▶ _TO DO_
Output the line containing "If choosing from" and all subsequent lines of the listing below, copied exactly, with no other lines.

▶ _RECORDS FOR PROCESSING_
-=-=-=-=-

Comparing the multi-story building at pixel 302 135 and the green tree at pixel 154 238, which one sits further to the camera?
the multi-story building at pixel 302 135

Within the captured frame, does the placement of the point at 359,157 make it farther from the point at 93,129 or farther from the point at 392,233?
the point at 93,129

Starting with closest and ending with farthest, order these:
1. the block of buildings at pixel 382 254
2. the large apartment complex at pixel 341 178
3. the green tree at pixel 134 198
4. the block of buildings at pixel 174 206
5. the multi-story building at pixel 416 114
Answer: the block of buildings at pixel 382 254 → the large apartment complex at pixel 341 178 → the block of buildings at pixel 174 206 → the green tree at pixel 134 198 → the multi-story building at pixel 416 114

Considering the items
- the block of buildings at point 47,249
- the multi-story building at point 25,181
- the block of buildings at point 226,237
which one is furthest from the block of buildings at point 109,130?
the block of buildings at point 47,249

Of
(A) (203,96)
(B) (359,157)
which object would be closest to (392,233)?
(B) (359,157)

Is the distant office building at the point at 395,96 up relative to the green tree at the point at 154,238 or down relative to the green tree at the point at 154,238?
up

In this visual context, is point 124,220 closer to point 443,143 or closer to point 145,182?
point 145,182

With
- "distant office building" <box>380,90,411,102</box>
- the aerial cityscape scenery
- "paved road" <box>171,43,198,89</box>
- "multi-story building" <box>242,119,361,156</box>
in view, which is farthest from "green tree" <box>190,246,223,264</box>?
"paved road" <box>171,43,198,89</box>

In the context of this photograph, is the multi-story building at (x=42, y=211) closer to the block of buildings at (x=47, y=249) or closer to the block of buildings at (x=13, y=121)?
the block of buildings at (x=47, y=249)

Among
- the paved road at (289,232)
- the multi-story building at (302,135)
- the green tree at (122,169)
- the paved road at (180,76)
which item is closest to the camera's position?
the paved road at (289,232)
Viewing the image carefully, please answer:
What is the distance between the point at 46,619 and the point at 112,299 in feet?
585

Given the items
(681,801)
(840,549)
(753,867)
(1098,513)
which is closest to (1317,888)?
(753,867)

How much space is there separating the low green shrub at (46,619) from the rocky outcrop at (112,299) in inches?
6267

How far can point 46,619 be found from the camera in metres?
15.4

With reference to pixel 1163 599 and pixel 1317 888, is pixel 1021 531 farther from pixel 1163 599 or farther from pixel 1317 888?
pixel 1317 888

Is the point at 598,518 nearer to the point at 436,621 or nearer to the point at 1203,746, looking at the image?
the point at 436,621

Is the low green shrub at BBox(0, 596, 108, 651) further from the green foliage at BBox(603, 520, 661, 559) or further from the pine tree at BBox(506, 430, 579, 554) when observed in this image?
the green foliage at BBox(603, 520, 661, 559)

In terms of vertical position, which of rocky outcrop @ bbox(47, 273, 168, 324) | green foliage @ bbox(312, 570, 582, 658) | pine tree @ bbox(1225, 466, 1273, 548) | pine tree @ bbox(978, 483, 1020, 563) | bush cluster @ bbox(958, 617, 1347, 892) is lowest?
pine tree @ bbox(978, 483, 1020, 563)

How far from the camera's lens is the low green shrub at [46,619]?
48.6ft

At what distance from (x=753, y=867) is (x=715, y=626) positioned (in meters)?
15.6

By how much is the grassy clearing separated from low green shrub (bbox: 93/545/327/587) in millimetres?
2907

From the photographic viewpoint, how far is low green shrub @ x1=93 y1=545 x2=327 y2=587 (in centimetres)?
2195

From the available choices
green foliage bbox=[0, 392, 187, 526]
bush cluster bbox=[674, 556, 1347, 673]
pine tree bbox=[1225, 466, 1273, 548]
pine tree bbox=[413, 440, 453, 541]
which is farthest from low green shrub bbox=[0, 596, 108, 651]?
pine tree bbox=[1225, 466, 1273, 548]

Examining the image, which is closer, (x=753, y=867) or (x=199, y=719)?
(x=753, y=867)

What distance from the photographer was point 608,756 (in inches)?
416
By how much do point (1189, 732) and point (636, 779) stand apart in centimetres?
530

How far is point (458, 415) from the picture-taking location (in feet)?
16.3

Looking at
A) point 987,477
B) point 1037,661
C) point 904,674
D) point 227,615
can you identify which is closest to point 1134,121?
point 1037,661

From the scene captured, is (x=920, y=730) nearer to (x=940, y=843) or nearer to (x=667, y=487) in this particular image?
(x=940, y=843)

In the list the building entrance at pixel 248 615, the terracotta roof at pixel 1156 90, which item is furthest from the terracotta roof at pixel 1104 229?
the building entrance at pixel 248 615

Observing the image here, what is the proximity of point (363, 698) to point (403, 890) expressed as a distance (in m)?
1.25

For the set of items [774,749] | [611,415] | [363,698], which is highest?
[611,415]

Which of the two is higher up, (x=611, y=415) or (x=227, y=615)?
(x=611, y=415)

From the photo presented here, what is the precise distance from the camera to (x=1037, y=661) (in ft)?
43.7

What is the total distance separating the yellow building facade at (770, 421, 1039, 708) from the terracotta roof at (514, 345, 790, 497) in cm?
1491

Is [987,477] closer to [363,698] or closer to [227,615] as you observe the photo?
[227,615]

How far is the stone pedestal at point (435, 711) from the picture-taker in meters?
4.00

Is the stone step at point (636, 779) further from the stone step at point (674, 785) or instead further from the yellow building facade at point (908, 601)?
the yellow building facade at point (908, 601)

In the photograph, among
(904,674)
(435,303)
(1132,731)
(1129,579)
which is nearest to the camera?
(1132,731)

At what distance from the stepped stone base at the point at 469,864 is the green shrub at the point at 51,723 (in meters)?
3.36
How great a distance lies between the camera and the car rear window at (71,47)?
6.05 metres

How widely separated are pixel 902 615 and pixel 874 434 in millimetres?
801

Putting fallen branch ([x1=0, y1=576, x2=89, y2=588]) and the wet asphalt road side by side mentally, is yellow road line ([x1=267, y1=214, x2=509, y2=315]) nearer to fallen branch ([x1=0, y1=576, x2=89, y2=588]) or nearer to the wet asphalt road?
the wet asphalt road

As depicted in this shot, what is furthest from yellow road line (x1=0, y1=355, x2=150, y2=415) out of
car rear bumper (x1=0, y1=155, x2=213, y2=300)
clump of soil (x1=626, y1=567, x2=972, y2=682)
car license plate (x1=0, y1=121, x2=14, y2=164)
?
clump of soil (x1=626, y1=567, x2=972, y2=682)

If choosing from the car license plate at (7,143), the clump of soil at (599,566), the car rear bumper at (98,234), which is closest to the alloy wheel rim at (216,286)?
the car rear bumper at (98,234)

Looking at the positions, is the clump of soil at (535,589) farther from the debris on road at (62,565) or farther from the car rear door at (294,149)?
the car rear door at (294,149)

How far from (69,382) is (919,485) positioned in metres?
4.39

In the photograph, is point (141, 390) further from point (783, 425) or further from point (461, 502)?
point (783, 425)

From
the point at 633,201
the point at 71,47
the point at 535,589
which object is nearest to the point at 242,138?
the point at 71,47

-=-=-=-=-

▶ _THE ANSWER_
If choosing from the car license plate at (7,143), the clump of soil at (599,566), the car rear bumper at (98,234), which is closest to the alloy wheel rim at (216,286)?
the car rear bumper at (98,234)

Looking at the positions, is the clump of soil at (535,589) farther from the debris on road at (62,565) or farther from the car rear door at (294,149)?
the car rear door at (294,149)

How far from (69,382) is (919,485) positioned in metres?
4.39

In the photograph, is point (141, 390) further from point (783, 425) or further from point (461, 502)?
point (783, 425)

From
the point at 633,201
the point at 71,47
the point at 535,589
which object is nearest to the point at 242,138?
the point at 71,47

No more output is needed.